----- Records to use
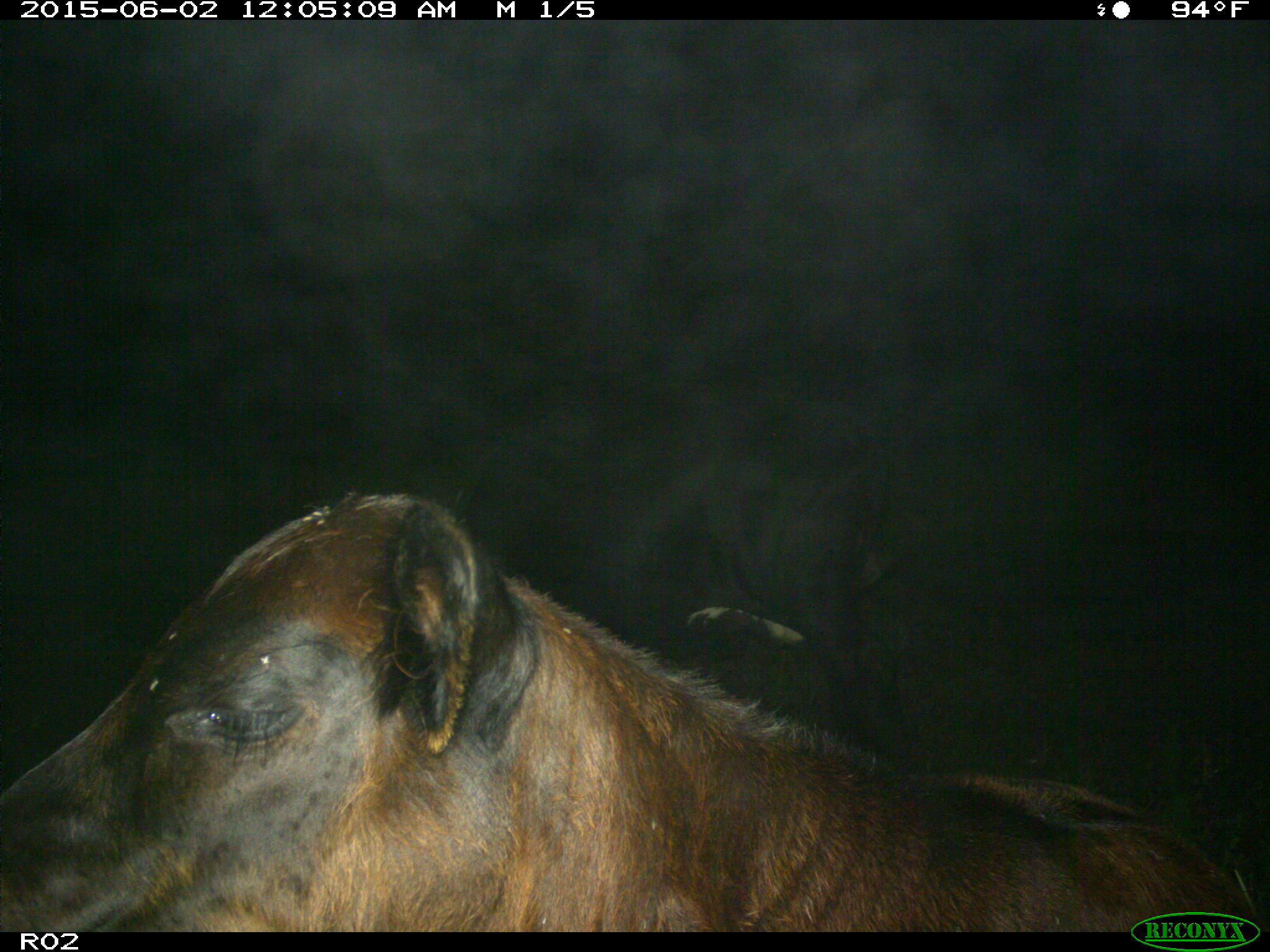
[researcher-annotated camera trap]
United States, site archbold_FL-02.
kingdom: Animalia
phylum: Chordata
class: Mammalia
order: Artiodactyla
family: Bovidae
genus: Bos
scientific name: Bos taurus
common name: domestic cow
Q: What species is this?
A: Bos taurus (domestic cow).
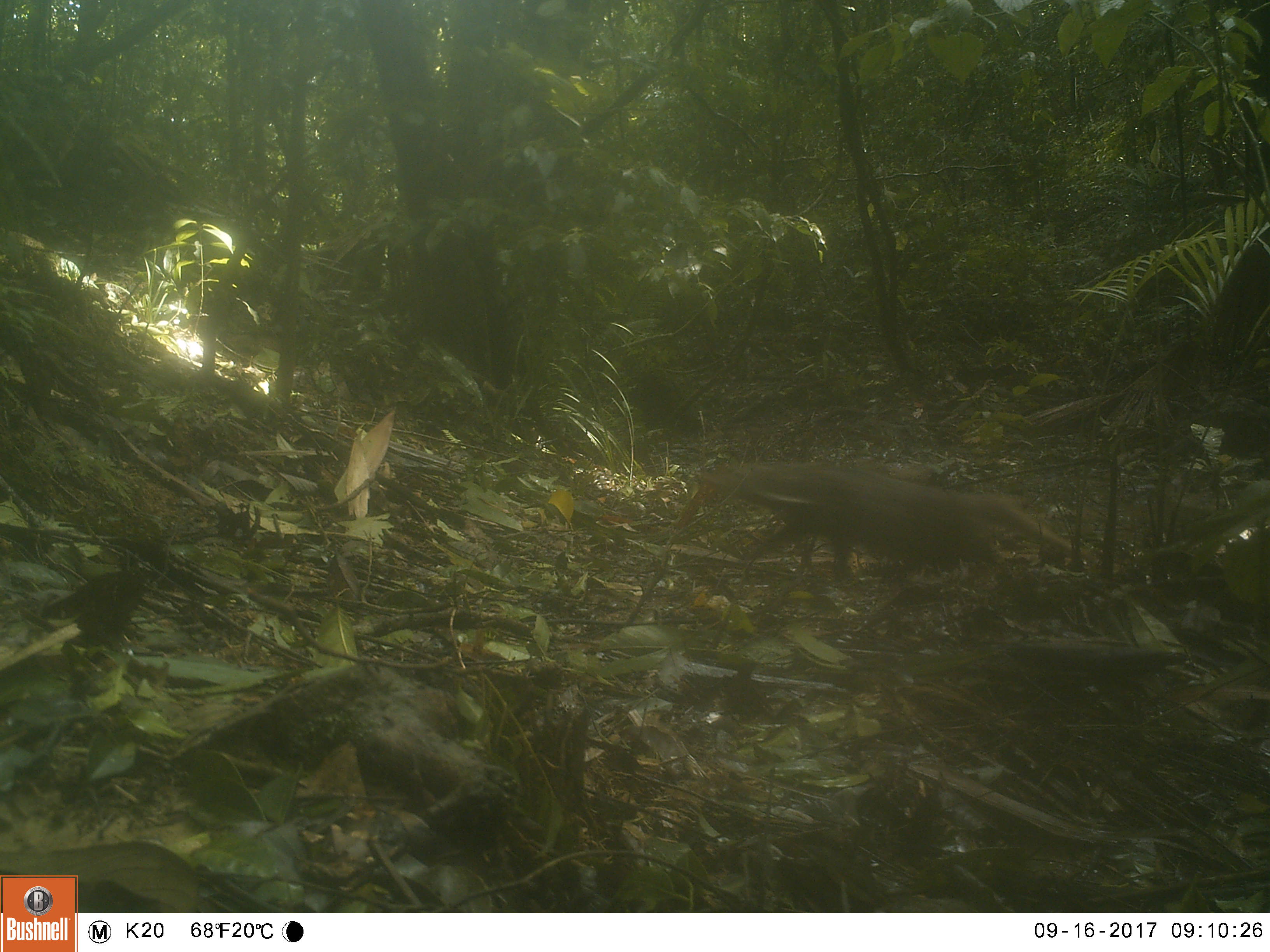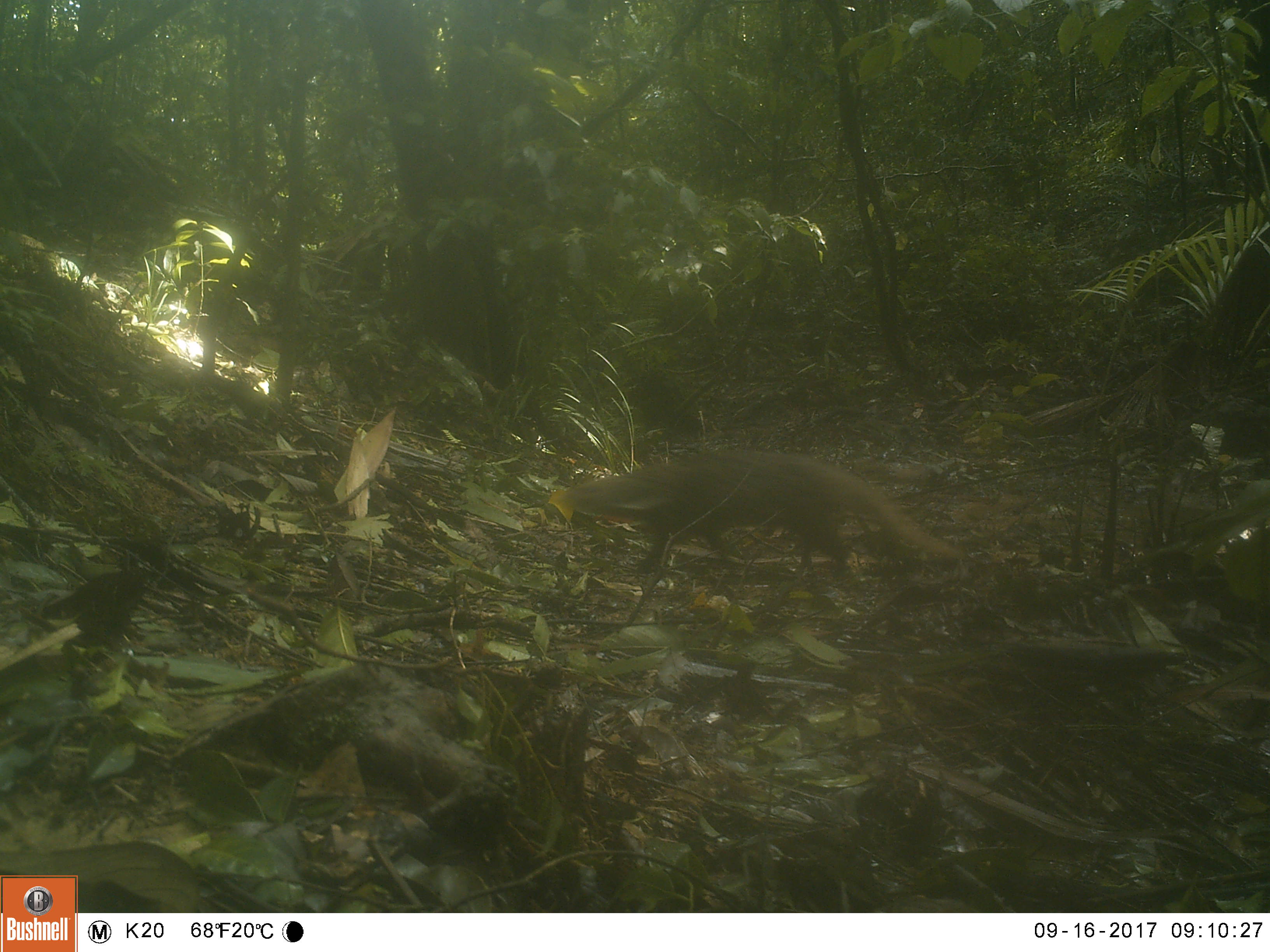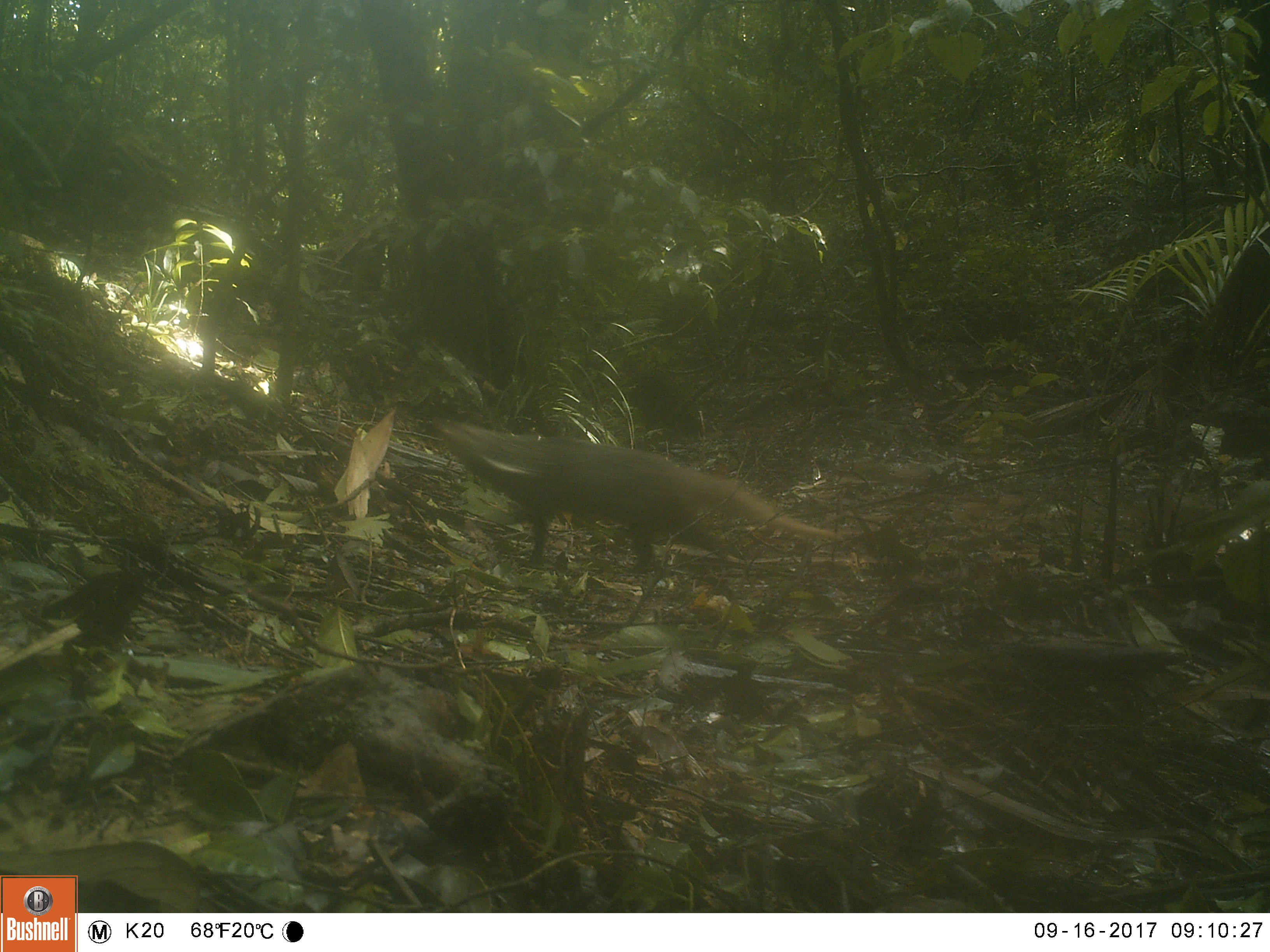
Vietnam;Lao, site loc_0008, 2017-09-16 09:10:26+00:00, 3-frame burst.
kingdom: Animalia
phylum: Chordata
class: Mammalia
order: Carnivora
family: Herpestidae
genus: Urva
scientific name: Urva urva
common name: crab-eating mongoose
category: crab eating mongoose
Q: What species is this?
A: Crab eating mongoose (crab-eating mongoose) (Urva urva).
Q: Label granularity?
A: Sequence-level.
----------
----- Records to use
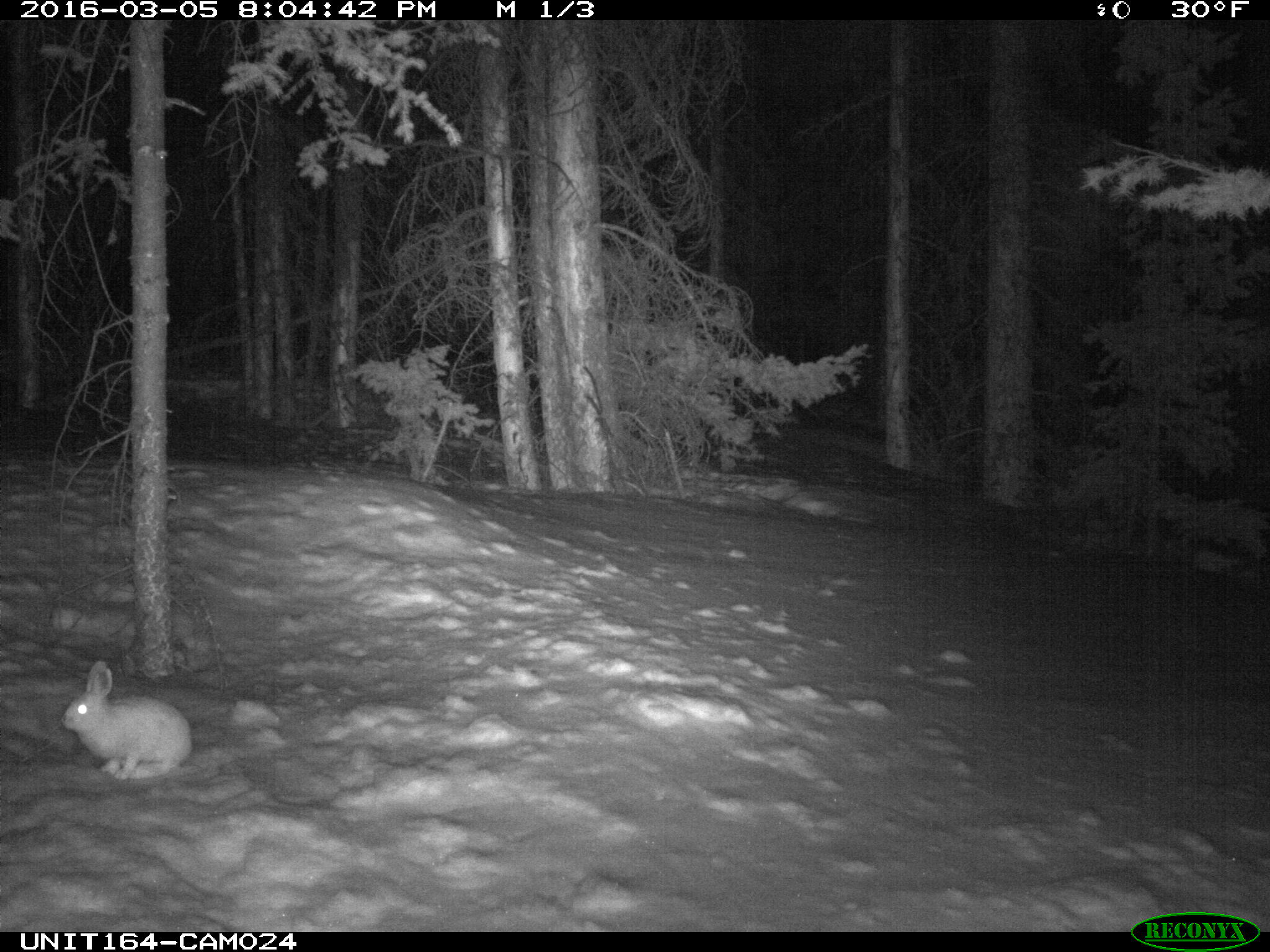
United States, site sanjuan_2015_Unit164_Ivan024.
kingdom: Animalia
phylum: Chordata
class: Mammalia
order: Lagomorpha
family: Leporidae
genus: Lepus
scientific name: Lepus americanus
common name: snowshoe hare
----------
----- Records to use
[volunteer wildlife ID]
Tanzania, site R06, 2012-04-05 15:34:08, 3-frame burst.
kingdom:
----------
* _What needs to be done_: Only the lines above starting with the one with "common name: crab-eating mongoose" and going through the one with "A: Sequence-level." are to be copied, word for word and with both ends kept.

* _Reply to the exercise_:
common name: crab-eating mongoose
category: crab eating mongoose
Q: What species is this?
A: Crab eating mongoose (crab-eating mongoose) (Urva urva).
Q: Label granularity?
A: Sequence-level.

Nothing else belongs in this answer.